Hubo grandes carcajadas. Lucio, asqueado, marchó de allí apretando la mandíbula, los puños cerrados, los ojos inundados de lágrimas. ¿Para aquello lo había sacrificado todo? ¿Para que un joven vanidoso desertara de su puesto militar para vivir en los lujos de Bitinia? ¿Qué clase de romano era César para hablar con admiración de Cayo Graco, soñar despierto en reconstruir el Estado romano, y luego huir y jugar a ser el amante de un monarca oriental? ¡Lucio debería haber permitido a Sila llevarse a aquel joven estúpido para que hiciese con él lo que le viniese en gana!

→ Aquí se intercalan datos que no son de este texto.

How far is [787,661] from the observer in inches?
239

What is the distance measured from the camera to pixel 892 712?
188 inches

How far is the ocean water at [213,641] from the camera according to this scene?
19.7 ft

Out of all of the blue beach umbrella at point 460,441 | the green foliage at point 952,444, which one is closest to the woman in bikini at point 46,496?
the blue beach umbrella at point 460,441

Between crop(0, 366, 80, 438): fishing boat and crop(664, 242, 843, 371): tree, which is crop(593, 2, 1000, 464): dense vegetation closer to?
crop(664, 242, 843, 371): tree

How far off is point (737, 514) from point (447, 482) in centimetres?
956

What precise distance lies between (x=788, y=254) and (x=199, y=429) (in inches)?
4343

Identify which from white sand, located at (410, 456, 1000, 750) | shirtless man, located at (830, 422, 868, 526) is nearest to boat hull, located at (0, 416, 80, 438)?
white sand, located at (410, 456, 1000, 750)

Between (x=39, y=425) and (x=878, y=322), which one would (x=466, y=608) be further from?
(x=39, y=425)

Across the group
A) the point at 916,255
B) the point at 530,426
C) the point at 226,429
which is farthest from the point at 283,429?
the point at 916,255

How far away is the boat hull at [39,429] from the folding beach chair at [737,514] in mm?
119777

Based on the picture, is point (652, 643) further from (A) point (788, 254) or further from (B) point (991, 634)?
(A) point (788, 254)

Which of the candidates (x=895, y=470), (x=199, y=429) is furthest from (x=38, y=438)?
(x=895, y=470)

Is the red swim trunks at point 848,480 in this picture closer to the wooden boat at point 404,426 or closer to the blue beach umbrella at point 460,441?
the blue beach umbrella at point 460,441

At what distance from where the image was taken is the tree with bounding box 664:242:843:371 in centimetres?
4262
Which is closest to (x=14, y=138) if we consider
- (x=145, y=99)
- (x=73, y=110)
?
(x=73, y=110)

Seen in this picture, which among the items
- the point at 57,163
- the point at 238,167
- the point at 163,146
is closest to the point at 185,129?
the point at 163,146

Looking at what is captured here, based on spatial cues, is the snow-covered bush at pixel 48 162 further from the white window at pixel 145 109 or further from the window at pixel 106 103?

Después de declarar que su trabajo estaba completado, restauró la plena autoridad del Senado y de los magistrados. Desde el retiro, dictó sus memorias y se jactó con orgullo de que, tras haber librado a Roma de los peores «alborotadores» (como denominaba a todos los que se oponían a él), había instituido reformas que devolverían la República «a los días dorados de antes de que los Graco removieran la olla y crearan un mar de confusión».
Pero ¿era posible regresar al pasado? Desde la destrucción de Cartago, la política de Roma había estado regida por las grandes riquezas y la expansión acelerada, lo que había dado como resultado injusticias y desigualdades aún mayores. Roma necesitaba generales poderosos para conquistar nuevos territorios y esclavizar nuevas poblaciones. ¿Cómo, si no, acumular más riqueza? ¿Qué hacer cuando estos generales empezaban a tener celos y a sospechar los unos de los otros, y cuando una ciudadanía dividida, llena de avaricia y rencor, se veía obligada a tener que elegir bando? En una ocasión el resultado fue la guerra civil. Y ninguna de las reformas de Sila serviría para impedir que volviera a estallar una guerra. En todo caso, su ejemplo era un estímulo para los supuestos señores de la guerra que albergaban sueños de poder absoluto. Sila había demostrado que cualquiera podía exterminar con crueldad a todo aquel que se le opusiera, declarar sus acciones legítimas y legales, y luego retirarse para terminar sus días en paz y tranquilidad y apreciado por los amigos y seguidores que se habían beneficiado de su generosidad.
El mes de martius, en su villa situada en una bahía cercana a Nápoles, a los sesenta años de edad, Sila moría por causas naturales. Pero su enfermedad fue terrible, y en los repugnantes síntomas que lo achacaron hubo quien vio la mano de la diosa Némesis, que restaura el equilibrio y lo devuelve al orden natural cuando se han cometido injusticias.
La enfermedad se inició con una úlcera intestinal, agravada por el exceso de bebida y un depravado ritmo de vida. Poco a poco, la podredumbre fue extendiéndose y se llenó de gusanos. Día y noche, los médicos retiraban los gusanos, pero volvían a reaparecer y a extenderse más. Después, los poros de su piel empezaron a desprender un flujo repugnante en cantidades tan grandes, que su cama y sus prendas estaban continuamente impregnadas de aquel líquido. No había baño ni masaje capaz de detener la supuración.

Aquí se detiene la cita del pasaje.